AFTER the deadline day exits of Lynden Gooch and Danny Batth, Tony Mowbray says there's an opportunity for Sunderland's young players to step up and show they can be "captain material".

Mowbray hailed "amazing" Gooch and Batth for their contribution to the Black Cats and wished the pair well for the future after they completed their deadline day moves to Stoke City and Norwich City respectively.

As much as he valued the pair, Mowbray made clear he wouldn't stand in the way of players who could potentially get more game-time and contractual security elsewhere, but the departures have "created a void" in the squad, he says, and the head coach is now urging some of his youngsters to show their leadership skills.

Ross Stewart, who left for Southampton on deadline day, was another key senior player in the Sunderland dressing room, with club captain Corry Evans not expected to be back from his knee injury until the end of the year.

Mowbray said: "I do believe that an experienced head helps young players make better decisions. While you can coach them, football really happens in the dressing room and training ground.

"There's the old saying, you're only as good as the senior pros in your dressing room, because they drive standards: don't be late for the meeting, get those boots on, get out there and train, otherwise young footballers will be on their phone constantly scrolling.

◆ RECORD LIST ◆
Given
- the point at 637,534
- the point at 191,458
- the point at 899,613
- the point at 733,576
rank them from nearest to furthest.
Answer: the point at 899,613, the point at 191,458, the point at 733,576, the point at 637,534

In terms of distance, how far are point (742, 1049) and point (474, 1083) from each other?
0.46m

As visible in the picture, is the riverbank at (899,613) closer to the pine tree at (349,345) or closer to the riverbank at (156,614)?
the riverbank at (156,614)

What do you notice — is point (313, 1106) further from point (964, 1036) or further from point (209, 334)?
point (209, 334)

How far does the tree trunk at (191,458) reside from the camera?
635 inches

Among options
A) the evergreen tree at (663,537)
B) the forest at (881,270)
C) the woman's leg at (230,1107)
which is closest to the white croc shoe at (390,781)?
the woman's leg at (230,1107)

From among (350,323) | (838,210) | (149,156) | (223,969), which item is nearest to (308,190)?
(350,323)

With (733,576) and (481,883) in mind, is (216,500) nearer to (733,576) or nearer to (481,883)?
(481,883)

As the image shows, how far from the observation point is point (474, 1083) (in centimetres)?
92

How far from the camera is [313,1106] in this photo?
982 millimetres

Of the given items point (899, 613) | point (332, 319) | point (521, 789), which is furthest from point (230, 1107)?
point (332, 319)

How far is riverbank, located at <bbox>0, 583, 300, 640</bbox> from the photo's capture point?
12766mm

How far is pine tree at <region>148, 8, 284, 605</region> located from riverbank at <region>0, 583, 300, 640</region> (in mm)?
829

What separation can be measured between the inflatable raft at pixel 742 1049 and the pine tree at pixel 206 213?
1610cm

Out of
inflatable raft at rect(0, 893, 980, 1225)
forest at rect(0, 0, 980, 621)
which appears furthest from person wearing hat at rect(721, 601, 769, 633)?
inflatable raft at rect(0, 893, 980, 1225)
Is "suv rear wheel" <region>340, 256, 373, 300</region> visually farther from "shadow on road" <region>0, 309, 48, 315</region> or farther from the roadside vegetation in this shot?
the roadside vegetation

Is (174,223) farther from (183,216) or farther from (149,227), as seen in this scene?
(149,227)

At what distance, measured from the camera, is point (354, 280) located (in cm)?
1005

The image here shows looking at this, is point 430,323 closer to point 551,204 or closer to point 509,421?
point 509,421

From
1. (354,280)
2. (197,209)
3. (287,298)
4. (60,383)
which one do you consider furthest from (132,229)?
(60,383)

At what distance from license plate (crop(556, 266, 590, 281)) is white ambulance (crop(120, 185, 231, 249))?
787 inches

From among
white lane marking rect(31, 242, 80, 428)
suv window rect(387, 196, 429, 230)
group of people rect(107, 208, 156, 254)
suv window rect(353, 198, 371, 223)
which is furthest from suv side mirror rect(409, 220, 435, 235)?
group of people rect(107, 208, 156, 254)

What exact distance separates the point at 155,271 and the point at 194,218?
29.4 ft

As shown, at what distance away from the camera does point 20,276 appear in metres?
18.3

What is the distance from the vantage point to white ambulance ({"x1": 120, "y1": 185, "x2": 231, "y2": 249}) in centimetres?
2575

◆ REQUIREMENTS ◆
Answer these questions from the Sunderland article:
1. Which clubs did Lynden Gooch and Danny Batth move to?
2. Which club did Ross Stewart leave for?
3. Who is Sunderland's club captain, and when is he expected back from injury?
The records are separate material and have nothing to do with the text.

◆ ANSWER TO THIS EXERCISE ◆
1. Gooch moved to Stoke City and Batth to Norwich City.
2. Southampton.
3. Corry Evans. He is not expected back from his knee injury until the end of the year.